# ENTRIES:
** Begin **
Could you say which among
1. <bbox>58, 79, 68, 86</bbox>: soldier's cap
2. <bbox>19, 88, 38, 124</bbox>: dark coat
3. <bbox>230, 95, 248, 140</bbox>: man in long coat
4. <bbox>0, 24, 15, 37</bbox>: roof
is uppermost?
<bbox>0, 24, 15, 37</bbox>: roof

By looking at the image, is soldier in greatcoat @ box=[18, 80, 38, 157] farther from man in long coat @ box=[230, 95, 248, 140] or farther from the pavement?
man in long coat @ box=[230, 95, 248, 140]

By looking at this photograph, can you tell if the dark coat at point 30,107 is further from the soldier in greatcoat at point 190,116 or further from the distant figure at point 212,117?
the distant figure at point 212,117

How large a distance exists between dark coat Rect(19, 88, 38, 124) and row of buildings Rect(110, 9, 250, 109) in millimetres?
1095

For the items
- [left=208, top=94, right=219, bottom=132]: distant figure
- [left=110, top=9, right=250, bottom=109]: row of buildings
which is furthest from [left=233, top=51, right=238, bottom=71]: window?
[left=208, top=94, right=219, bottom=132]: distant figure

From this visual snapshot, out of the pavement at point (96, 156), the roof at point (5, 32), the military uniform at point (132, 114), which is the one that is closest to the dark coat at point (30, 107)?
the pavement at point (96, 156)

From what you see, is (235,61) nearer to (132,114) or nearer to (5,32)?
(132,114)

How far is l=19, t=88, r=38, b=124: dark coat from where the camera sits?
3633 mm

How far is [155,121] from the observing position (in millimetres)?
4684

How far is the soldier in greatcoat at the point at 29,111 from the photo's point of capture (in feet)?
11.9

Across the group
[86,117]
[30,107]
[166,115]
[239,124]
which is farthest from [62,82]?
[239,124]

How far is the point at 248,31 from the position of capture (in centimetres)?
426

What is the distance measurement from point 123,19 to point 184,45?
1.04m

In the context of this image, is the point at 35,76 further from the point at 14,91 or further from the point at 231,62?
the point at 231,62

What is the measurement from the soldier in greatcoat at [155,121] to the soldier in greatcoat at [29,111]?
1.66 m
** End **
** Begin **
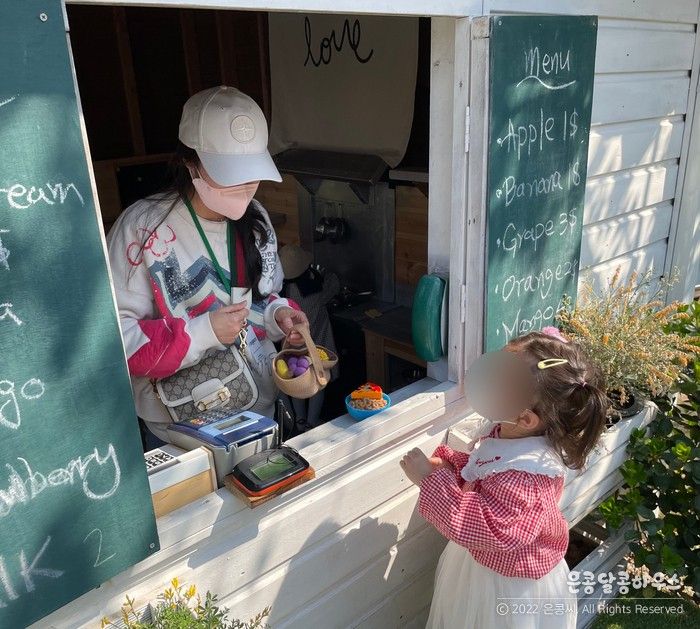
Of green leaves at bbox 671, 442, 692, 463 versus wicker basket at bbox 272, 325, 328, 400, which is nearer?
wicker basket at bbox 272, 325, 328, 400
** End **
** Begin **
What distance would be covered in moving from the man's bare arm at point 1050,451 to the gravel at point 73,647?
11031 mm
** End **
Pull out every line of the listing above that contains the word "left".

# RESPONSE:
- [left=208, top=94, right=219, bottom=132]: distant figure
- [left=110, top=9, right=250, bottom=109]: row of buildings
which is furthest from [left=233, top=51, right=238, bottom=71]: window?
[left=208, top=94, right=219, bottom=132]: distant figure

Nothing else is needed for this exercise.